UAE plans first Arab spaceship to Mars in 7 years

Published on NewsOK Modified: July 16, 2014 at 12:48 pm •  Published: July 16, 2014

DUBAI, United Arab Emirates (AP) — Having scaled the heights of Earth with the world's tallest tower, the United Arab Emirates is now aiming for the stars, or just a little bit closer, with an ambitions trip to Mars. The energy-rich country on the eastern tip of the Arabian Peninsula announced plans Wednesday to send the first unmanned Arab spaceship to Mars in 2021.

The ruler of the UAE's emirate of Dubai, Sheik Mohammed bin Rashid Al Maktoum, said the mission will prove the Arab world is still capable of delivering scientific contributions to humanity, despite the many conflicts across the Middle East.

"Our region is a region of civilization. Our destiny is, once again, to explore, to create, to build and to civilize," said Al Maktoum, who is also UAE's vice president, in a statement.

For years, the UAE has been pushing Arab League nations to create a pan-Arab space agency similar to the European Space Agency.

The government did not say how much the program is expected to cost, but said the space agency would report to the Cabinet and be financially and administratively independent otherwise.

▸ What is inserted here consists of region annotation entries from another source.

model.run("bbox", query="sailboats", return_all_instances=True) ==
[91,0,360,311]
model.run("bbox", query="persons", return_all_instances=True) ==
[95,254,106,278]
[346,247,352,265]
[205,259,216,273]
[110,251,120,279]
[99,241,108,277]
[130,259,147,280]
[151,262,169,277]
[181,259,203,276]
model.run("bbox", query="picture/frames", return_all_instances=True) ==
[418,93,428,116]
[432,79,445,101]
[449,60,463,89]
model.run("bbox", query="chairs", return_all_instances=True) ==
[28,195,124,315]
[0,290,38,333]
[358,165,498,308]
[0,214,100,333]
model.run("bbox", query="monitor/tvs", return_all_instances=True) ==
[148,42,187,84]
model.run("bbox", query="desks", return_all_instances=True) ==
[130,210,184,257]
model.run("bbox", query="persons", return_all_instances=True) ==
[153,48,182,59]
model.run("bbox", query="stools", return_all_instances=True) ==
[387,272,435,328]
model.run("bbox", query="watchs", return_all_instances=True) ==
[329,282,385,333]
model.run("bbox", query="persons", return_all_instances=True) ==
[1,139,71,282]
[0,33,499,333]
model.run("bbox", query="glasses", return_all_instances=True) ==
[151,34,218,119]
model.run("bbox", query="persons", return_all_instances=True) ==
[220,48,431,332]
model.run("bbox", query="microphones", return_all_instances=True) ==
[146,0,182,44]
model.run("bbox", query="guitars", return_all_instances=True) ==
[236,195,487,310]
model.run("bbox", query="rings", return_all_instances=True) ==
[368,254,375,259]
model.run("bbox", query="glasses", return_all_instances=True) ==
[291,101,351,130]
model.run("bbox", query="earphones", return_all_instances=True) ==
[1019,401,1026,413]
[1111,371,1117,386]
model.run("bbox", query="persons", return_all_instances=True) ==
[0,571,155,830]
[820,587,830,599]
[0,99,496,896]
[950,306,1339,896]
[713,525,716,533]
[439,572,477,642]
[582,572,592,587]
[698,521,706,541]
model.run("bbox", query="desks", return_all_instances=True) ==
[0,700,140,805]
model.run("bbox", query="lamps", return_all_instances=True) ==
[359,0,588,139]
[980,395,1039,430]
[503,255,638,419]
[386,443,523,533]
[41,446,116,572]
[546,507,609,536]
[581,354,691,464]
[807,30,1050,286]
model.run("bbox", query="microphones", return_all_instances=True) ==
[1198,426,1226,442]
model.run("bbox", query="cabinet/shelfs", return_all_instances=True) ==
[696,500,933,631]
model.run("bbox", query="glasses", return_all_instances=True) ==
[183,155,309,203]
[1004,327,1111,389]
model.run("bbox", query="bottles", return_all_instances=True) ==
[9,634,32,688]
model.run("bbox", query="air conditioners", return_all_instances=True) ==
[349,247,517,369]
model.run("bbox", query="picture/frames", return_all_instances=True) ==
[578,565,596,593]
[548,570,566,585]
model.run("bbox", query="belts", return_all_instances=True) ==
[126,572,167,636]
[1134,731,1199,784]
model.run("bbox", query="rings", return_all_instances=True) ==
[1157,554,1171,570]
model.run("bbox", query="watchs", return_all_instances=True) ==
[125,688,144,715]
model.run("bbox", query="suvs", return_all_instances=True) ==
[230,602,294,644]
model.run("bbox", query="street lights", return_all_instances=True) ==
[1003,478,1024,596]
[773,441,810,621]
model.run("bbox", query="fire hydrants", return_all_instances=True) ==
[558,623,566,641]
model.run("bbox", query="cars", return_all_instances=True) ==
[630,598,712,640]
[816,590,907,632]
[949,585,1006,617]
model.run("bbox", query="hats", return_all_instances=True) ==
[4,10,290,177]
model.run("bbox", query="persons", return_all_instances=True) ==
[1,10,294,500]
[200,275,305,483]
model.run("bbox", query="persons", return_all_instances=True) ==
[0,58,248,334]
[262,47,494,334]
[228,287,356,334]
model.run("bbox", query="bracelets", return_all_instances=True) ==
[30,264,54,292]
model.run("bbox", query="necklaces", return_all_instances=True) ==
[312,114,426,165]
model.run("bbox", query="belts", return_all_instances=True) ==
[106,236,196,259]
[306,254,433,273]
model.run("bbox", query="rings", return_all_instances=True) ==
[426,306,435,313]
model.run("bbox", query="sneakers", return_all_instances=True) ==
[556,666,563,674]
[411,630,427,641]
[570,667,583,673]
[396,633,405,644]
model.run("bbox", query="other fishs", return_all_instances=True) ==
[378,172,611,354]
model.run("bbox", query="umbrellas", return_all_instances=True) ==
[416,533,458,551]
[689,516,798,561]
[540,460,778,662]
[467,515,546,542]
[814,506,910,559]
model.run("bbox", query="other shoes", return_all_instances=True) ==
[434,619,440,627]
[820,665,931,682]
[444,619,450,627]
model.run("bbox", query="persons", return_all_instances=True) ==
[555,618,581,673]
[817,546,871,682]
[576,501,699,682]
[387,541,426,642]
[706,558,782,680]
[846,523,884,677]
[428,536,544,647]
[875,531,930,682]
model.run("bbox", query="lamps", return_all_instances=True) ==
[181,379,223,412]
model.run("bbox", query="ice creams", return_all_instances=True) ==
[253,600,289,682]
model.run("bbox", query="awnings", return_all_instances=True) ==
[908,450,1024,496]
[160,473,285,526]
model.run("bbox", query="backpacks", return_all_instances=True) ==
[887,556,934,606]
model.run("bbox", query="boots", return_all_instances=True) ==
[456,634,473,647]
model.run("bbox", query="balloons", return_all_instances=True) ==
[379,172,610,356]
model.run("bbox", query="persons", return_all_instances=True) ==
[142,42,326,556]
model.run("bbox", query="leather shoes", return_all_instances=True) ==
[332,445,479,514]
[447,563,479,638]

The UAE said that its unmanned probe will take nine months and travel more than 37 million miles to Mars (60 million kilometers), making the emirates one of only nine countries with space programs to try and explore the red planet.

A UAE Cabinet statement said the project aims to advance human knowledge and develop Emirati human capital and economy, but did not list specific scientific goals for the probe.

The journey is complicated and many missions to Mars have failed. Countries first trying to launch into space usually fail more often than they succeed and that's just getting into Earth's orbit. Getting to Mars is the hardest job for even veteran space countries. Russia — the first country to go to space — failed frequently with landers, got one ship to land but only got 20 seconds of data.

The world's overall success rate in Mars missions since the 1960s is less than 50-50. NASA has the best success rate at around 70 percent. It has sent 21 missions to Mars since the 1960s, and all but six have succeeded. The U.S. is the only nation so far to land and operate long-term an unmanned ship on Mars.